ああ、きっと痛すぎてぼくは気絶してしまったんだな。だからドラゴンが出てきて、しかも人間の言葉を話すなんていうファンタジーな夢を見ているんだ。
ぼくは、まじまじと目の前の生き物を見た。固そうなウロコ、2本の角、金色の瞳、長い尻尾。翼がついているから、ヨーロッパの種類だろう。
ただ、ゲームやアニメで見るドラゴンと違うのはその大きさだ。柴犬のサクと同じくらいしかない。
「小さい、ですね?」
相手につられて、ぼくは思わず敬語になっていた。
「ええ。でもこれはこちらの世界で過ごしやすいように姿を変えているだけなので。本当はもっと大きいんですよ。それより、痛みは引きましたか?」
そう言われて、ぼくは痛みを思い出した。痛い、ということは、夢じゃない!?いやいや、そんなまさか!
「ゲームやり過ぎかな……ドラゴンの幻覚を見るなんて」
「そうそう、こちらの世界ではオレたちって、ビデオゲームによく出てくるんですよね。ちゃんと勉強して来ましたよ!」
黒いドラゴンは朗らかに笑った。しゃべってる。間違いなく、ドラゴンが、しゃべってる!!
「嘘だろ!!」
「うわあ!」
ぼくが急に大声を出したので、ドラゴンは驚いて背中から倒れた。
「ドラゴンなんて現実にいるはずない!」
「うーん、やっぱり簡単には受け入れてもらえないか。捨てドラゴン作戦、うまくいかないな」
「捨てドラゴン?」
その言葉を聞いて、道の真ん中に置かれている箱を見た。黒いマジックペンで「名前はクロです。拾ってください。」と書かれている。
「……もしかして、捨て犬の真似?」
「はい!こうすれば、優しい人が家に連れて行ってくれると聞いて」
「今時そんな捨て犬、あんまりいないと思うよ」
「そうなんですか!?」
ドラゴンって強くて厳格なイメージがあったのに、こいつはなんだか間が抜けている。そのせいか、異常な状況にも関わらず普通に会話ができてしまった。
「クロって、君の名前?」
「はい。体が黒いからクロです。安直ですが、こちらの世界の愛玩動物はこういった名前が多いと聞きまして。」
「あのさ、さっきから「こちらの世界」なんて言ってるけど、それじゃまるで君が異世界から来たみたいじゃないか」
「はい、その通りです!理解が早くて助かります」
クロが満面の笑みで答えた瞬間、ぼくの混乱は頂点に達した。
「いや理解してないよ!そんな簡単に信じられるか!」
「オレがいた世界は「ドラシル」という所で、ドラゴンが発達した文明を築いているんです。こちらの世界の生き物の中では、人間と同じような立ち位置ですね」
ぼくの混乱を無視して、クロは話を続けた。話し方は丁寧だけど、かなりマイペースな奴だ。

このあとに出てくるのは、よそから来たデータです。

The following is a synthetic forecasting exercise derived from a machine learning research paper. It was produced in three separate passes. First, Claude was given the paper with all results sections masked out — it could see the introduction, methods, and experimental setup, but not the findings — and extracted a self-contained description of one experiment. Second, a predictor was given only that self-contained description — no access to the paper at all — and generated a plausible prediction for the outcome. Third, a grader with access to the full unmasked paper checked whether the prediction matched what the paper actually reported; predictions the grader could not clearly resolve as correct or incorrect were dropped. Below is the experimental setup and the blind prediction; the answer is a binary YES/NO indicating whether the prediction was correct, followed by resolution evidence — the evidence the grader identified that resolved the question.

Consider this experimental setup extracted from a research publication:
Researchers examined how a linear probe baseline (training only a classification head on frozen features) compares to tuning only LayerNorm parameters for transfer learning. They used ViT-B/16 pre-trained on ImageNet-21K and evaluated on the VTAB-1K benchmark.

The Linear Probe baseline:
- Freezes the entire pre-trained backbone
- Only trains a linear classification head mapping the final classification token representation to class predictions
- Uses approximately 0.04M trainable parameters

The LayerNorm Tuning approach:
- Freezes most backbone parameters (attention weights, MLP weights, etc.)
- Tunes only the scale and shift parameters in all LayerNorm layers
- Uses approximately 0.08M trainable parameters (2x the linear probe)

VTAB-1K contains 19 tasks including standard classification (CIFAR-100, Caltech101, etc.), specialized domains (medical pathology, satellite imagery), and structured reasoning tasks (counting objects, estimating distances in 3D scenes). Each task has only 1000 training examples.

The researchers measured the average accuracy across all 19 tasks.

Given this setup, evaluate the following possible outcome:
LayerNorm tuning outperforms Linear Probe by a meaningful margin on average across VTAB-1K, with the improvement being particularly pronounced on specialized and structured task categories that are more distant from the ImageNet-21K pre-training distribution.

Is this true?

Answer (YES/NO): NO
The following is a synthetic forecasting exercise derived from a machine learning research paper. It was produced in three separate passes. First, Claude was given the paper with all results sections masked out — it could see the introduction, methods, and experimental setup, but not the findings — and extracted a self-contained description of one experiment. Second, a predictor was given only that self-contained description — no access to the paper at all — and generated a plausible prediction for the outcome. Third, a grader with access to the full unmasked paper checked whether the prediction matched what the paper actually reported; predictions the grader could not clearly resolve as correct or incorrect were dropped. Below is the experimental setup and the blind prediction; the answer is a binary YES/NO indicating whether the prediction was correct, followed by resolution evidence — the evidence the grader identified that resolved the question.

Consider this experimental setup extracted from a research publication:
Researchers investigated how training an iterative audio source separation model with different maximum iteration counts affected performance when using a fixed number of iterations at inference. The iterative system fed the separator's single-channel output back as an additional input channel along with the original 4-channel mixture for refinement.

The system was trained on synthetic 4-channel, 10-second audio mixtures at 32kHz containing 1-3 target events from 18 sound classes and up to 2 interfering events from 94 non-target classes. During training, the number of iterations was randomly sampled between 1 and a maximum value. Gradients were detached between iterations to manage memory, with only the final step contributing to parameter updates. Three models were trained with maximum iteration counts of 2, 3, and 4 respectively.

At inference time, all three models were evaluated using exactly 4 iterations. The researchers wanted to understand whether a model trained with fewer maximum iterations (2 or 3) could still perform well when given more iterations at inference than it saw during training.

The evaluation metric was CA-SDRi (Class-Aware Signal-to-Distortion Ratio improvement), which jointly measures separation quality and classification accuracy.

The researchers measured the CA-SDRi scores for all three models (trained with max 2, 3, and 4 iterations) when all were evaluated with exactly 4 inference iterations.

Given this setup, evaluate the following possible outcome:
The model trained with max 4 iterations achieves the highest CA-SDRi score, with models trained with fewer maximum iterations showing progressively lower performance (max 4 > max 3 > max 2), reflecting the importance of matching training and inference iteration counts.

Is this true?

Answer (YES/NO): NO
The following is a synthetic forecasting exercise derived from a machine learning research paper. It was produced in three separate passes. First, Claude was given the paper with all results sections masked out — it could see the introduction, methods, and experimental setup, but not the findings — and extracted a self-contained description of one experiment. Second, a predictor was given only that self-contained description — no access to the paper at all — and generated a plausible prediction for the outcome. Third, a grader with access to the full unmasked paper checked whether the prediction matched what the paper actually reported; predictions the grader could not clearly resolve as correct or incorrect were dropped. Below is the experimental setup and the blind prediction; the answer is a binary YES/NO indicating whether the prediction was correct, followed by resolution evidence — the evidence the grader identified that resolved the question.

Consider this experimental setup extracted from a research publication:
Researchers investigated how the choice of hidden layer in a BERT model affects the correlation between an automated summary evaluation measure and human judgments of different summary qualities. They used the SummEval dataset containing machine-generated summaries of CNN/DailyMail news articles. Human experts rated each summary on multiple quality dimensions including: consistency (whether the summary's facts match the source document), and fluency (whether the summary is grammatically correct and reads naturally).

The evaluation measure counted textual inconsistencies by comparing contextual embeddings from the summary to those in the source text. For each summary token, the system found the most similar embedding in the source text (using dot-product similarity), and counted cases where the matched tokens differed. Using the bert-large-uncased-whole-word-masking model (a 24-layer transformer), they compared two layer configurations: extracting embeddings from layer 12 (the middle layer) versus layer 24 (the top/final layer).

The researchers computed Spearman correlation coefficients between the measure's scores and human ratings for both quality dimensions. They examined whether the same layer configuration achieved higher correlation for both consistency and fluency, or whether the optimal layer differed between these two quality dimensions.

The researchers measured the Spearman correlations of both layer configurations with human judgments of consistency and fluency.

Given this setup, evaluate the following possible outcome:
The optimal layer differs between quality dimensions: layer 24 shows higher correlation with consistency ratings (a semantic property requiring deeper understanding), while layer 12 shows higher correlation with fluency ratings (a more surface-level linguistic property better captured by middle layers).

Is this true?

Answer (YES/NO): NO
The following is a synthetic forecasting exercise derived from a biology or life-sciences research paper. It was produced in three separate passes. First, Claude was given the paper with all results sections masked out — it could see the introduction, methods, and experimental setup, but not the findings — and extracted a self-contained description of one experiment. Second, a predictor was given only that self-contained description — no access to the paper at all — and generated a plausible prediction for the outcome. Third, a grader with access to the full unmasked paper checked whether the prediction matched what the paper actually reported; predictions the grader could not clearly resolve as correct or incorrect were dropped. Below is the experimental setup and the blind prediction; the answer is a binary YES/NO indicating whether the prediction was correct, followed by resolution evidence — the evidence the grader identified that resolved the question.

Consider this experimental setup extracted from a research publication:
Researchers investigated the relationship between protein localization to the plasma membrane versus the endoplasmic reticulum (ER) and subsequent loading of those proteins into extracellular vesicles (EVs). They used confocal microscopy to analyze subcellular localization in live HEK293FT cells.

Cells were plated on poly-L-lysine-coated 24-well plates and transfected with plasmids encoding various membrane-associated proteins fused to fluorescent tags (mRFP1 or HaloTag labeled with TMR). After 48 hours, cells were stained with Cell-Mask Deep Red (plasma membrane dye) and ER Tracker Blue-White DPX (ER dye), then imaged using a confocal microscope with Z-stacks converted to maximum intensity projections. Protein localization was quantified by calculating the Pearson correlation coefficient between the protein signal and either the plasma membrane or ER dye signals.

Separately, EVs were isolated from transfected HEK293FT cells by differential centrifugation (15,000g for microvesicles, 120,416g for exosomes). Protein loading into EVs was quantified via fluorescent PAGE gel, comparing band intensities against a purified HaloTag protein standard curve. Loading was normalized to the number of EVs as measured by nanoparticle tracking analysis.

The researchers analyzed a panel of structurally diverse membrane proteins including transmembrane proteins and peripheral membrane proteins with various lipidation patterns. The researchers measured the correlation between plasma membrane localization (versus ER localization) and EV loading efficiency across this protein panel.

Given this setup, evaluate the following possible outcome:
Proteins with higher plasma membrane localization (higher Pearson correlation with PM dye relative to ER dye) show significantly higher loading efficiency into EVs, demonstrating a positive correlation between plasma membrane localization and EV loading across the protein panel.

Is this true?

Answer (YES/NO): YES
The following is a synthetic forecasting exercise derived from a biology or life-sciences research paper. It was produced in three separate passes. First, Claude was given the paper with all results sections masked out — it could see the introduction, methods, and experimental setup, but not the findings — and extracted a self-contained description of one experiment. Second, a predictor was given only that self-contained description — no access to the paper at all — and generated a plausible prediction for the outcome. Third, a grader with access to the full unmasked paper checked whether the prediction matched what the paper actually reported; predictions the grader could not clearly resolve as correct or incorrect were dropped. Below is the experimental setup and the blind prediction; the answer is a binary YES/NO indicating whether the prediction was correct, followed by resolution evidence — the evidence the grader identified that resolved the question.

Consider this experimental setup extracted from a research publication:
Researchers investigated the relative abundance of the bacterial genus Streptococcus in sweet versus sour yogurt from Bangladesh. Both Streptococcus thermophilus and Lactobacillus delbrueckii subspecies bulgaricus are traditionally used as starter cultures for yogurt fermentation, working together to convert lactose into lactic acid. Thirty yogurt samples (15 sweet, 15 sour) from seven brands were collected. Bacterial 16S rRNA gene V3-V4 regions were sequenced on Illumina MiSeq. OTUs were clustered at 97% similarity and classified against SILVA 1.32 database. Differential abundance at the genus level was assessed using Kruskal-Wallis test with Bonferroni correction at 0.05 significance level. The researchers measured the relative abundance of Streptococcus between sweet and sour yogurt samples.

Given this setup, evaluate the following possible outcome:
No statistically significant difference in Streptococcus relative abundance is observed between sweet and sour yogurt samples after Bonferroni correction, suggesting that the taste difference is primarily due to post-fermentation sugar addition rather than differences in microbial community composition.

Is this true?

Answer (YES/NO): NO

「人間と同じような……って、ドラゴンがぼくたちと同じような生活をしてるってこと?」
「ええ。ただ、ここまで便利ではないですね。こちらの歴史区分を学んだ限りだと、近世くらいの文明といった所だと思います。」
近世、ということは、日本で言うと明治維新前、ヨーロッパだと産業革命前後ということだ。よくRPGゲームに出てくる異世界ファンタジーのイメージに近いかもしれない。
ぼくはまだ困惑しつつも、ゲーム好きとして少し興奮し始めていた。そんな世界が実在するなんて!
「あのう……お願いがあるのですが。」
クロは急に上目遣いになってこっちを見た。
「良かったら、オレを拾ってくれませんか?」
「ええ!?」
唐突な提案に、ぼくは素っ頓狂な声を上げてしまった。
「この箱を見ていただくと分かる通り、飼い主を探しているんです。こちらの世界で生きていくためにも、保護してもらう必要があるので」
「いやいやいや!ドラゴン飼うとか無理だから!」
「大丈夫です!いい子にします。言葉が分かるからしつけも楽ですし、食べ物も基本的に人間と一緒で構いません。」
「そういう問題じゃない!「あの家にはドラゴンがいる」なんて周りに知られたら大騒ぎになるだろ!」
「なるほど……では、犬ってことにしませんか?サイズも丁度良いですし」
「サイズ以外何もかも違うだろ!鏡見たことないのか?」
「うう……ダメですか。これからこの異世界でどうやって生きていけば……」
クロは初めて、落ち込んで悲しそうな顔をした。それを見て罪悪感がないと言ったら嘘になるけれど、異世界の生き物なんていくら動物屋敷のうちでも飼えるわけがない。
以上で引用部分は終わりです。